The big story in emerging markets, however, is the wide variation among them. Broad-based positions in emerging markets were not a source of profit in our accounts this year. At Cumberland we track 44 countries in both developed and emerging markets for consideration in our portfolios. (We look only at countries where there is an investable ETF that is suitable.) Although in totality the emerging markets were negative, there was also a barbell effect to the losses. Using MSCI Index returns, we see that China has a YTD return of -1.4% while Indonesia has a 26.9% loss. Taiwan has a 3.7% return while Turkey has a 24.4% loss. And such is the general picture, with China, Korea, Malaysia, the Philippines, Taiwan, Poland, and Russia showing slight gains or slight losses while other countries such as Brazil, Thailand, Indonesia, Chile, and Turkey have much more significant losses. Those are the sorts of variable performance found in 2013 emerging-country markets.

At Cumberland in our international ETF model we are at benchmark weight for emerging markets in general (approx. 20% of our International portfolio). We do not yet see a sufficient rationale for taking an overweight position. We continue to believe that country selection will be important for emerging market investments in 2014. The attractiveness of emerging markets on the whole in the coming year is still an open question. A recent BCA research report entitled “2014: The Year of EM Breakout or Breakdown?” concluded that emerging markets on the whole will decline further before a real buying opportunity emerges. In their view, EM equity valuations are not cheap at present. Other skilled market analysts reach a different conclusion, citing renewed clarity of Federal Reserve policy, which should free up risk-on investment to broaden the recovery to emerging markets. If that is the case, then a turning point could come in 2014, and so the overall attractiveness of the emerging markets as a block, index investment is now being watched more closely. We need to look carefully for structural or policy moves that will impart momentum (or even just a more consistent pulse) to emerging markets.
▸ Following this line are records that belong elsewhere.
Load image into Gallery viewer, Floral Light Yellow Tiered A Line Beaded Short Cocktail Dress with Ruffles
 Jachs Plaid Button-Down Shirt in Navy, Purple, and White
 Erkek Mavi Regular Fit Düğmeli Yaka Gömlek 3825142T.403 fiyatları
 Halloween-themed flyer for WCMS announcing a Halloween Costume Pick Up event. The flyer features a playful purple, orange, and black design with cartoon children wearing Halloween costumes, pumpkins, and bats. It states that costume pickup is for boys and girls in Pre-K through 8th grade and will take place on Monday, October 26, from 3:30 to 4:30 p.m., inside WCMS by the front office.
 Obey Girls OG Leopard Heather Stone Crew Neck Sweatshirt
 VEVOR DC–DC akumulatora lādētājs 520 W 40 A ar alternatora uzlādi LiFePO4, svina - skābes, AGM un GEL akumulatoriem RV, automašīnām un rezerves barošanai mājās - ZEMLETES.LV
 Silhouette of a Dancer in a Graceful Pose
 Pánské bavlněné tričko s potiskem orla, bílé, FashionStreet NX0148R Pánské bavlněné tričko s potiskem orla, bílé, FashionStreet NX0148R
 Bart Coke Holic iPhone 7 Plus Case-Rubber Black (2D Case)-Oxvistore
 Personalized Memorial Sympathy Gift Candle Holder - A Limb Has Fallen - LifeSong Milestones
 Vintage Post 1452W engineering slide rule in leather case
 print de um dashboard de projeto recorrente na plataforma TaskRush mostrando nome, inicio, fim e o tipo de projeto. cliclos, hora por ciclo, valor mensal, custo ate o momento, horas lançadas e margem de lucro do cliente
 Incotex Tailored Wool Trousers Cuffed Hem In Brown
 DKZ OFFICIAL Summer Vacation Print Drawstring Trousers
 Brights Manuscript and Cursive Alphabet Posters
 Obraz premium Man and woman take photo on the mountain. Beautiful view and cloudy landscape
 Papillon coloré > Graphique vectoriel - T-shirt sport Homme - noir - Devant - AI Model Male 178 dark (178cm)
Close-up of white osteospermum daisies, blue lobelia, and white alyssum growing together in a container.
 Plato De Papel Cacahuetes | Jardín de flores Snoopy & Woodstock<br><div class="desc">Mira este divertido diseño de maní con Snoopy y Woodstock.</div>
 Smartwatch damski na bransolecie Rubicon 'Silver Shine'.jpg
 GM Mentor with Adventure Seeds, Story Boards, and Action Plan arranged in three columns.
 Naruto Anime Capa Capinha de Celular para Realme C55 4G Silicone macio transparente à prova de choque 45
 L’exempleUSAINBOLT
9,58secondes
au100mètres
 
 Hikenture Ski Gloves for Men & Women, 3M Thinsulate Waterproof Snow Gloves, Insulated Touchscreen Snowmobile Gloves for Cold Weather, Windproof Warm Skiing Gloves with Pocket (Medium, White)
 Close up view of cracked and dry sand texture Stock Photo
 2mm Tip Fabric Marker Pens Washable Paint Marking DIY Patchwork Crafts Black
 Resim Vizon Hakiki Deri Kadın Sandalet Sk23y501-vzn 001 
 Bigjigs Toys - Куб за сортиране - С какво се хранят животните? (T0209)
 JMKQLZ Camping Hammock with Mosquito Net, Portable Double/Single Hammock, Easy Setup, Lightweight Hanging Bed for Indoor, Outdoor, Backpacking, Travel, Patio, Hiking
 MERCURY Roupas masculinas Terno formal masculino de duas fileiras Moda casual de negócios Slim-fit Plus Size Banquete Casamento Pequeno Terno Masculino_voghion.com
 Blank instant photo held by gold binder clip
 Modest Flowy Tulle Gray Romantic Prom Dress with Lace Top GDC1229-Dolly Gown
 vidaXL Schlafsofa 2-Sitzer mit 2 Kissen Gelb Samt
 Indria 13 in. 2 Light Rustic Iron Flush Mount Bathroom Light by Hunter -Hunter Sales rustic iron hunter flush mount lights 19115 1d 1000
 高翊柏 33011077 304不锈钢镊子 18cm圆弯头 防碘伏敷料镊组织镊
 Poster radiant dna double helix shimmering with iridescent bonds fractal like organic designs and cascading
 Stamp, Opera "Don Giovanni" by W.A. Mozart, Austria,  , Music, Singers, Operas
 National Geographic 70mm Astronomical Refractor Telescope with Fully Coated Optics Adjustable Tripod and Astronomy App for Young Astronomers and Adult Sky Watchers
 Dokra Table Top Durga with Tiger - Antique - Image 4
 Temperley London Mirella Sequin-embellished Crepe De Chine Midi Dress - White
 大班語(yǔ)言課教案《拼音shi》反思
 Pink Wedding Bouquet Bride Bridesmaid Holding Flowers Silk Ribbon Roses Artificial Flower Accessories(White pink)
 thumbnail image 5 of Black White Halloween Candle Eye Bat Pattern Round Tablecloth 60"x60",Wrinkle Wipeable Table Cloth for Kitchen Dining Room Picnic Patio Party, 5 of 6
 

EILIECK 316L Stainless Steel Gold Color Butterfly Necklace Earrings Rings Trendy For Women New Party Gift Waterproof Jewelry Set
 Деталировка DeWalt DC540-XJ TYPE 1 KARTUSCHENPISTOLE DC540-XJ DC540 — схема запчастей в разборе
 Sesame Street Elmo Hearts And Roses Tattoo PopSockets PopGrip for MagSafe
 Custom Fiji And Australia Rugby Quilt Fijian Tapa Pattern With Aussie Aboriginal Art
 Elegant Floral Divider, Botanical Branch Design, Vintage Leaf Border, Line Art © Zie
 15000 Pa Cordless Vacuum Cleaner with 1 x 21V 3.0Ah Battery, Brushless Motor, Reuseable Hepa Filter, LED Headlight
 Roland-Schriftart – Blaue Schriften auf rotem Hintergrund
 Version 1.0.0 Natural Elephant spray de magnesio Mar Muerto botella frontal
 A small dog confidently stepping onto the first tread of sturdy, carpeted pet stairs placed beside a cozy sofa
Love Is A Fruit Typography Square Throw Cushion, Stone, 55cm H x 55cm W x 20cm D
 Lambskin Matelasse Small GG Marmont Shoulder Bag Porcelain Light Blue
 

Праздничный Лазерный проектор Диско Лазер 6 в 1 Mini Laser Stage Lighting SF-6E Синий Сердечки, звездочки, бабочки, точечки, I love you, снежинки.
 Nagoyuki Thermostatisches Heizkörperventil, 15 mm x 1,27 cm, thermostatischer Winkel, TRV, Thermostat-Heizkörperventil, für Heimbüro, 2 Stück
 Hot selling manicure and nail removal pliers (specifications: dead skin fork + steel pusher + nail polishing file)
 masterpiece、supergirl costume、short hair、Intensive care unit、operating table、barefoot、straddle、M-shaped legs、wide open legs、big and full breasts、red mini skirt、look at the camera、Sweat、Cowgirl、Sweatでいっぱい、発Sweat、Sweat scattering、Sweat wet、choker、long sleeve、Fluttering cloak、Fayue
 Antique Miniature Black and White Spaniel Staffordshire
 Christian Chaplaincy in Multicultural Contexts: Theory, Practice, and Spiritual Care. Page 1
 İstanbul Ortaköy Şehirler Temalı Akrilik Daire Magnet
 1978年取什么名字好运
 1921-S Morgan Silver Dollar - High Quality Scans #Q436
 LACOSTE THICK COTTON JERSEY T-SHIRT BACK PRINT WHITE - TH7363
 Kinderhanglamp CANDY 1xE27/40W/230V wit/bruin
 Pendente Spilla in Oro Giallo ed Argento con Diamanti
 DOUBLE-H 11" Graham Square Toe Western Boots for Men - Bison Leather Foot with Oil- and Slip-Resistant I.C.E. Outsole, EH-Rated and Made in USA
If the emerging market (EM) recovery never materializes and we see another year of mixed and negative returns, the year-end EM metaphor next December may have to further degrade to include something more akin to the younger Cyrus (this time of the punk mullet variety), wrecking balls, dances that rhyme with “jerk,” or any other sordid and sundry imagery. But we, like other market participants, think the potential for emerging market recovery is growing. We will watch closely the overall trend and individual country reactions to central bank policies, which have direct and powerful impacts on many of these country markets. Although 2013 has been a disappointing year for emerging markets, a stronger 2014 may be in the offing. We are looking for the emerging market recovery story to emerge sometime next year. If so, then next December when we write this year-end review, we may be able to revert to a different musical genre and a seemingly more innocent era, and join Patsy Cline in writing love letters in the sand.